でも、オレには誰にも言っていない裏の顔がある。
それは――
**“天才ホワイトハッカー”**だ。
家のリビングには、父ちゃんが使ってた古いデスクトップPCがある。
オレが本格的にプログラミングを始めたのは、小学3年生のとき。
ある夜、YouTubeで「キッズ向けハッカー講座」っていうのを見つけて、そこからどハマりした。
最初はスクラッチ。
次にPython。
気づいたらC言語、JavaScript、HTML、Linuxコマンド……どんどん覚えた。
ターミナルを開いて、黒い画面に緑の文字を打ち込むと、
まるで魔法みたいに、コンピューターが命令を聞いてくれる。
オレはその感覚がたまらなく好きだった。
オレには、もうひとつの名前がある。
ネットの世界では――
「GHOST_KID(ゴーストキッド)」と呼ばれている。
悪いことはしない。
ウイルスをまいたり、個人情報を盗んだりなんて、絶対にやらない。
でも、困ってる人のサイトを直したり、
セキュリティホールを見つけて運営に報告したり、
たまにAIの暴走をこっそり止めたり(マジで)。
子どもだからって、なめるなよ?
ある日の昼休み。
先生たちが騒いでいた。
「なんで、パソコン室のコンピューターが全部、ロックされてるの!?」
「データが全部、消えてる!?ウイルス!?」
オレは聞いた瞬間、ピンときた。
これはただの故障じゃない。
攻撃されてる。
しかも、プロ級。
ローカルのネットワークに侵入して、データを暗号化。身代金を要求するやつ……つまり、ランサムウェアだ。
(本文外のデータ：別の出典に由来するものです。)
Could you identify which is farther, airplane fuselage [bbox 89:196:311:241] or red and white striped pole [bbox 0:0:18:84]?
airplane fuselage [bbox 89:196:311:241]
「やばい…小学校レベルのセキュリティじゃ、太刀打ちできないぞ…」
オレはすぐさま、机の中からUSBメモリを取り出した。
放課後。
「うっかり鍵を閉め忘れていた」ことにして、こっそりパソコン室に侵入。
ノートパソコンを持ち込み、
学校のWi-Fiに裏から接続。
ファイアウォールを調べて、LAN内の感染範囲を特定。
出た。ENCRYPTOR-Xっていう新型ランサムウェア。
普通の小学校じゃ、対応できるわけがない。
でもオレには、自作の復号ツールがある。
「パスワードの組み方が甘いな…見えてるぞ、プロのフリしたアマチュアめ」
コマンドを叩く。
コードが走る。
一台、また一台と、ロックが解除されていく。
1時間後――
パソコン室は、元通りになっていた。
次の日、先生たちは首をかしげながらこう言った。
「おかしいわね…全部、元通りになってる…まさか幽霊…?」
クラスでは誰もこのことを知らない。
ただ、オレはいつも通り席に座って、静かに教科書を開いた。
でも、心の中ではこうつぶやいていた。
「GHOST_KID、任務完了」
最近は、海外のサイバーセキュリティ会社からもメールが届くようになった。
「あなたのコード、見ました。ぜひインターンに」
「君、年齢を間違えてない?本当に11歳なのかい?」
でもオレは今は、まだ小学生。
ランドセルを背負って、登下校して、給食を食べてる。
だけど――
放課後になると、オレは世界のどこかで起きるサイバー事件を止めている。
いつかちゃんと、顔も名前も出して、
「子どもの天才じゃなくて、サイバーのプロです」って言える日が来たら…
そんときは、ちゃんと名乗ってやるよ。
「オレが“GHOST_KID”だ」ってな。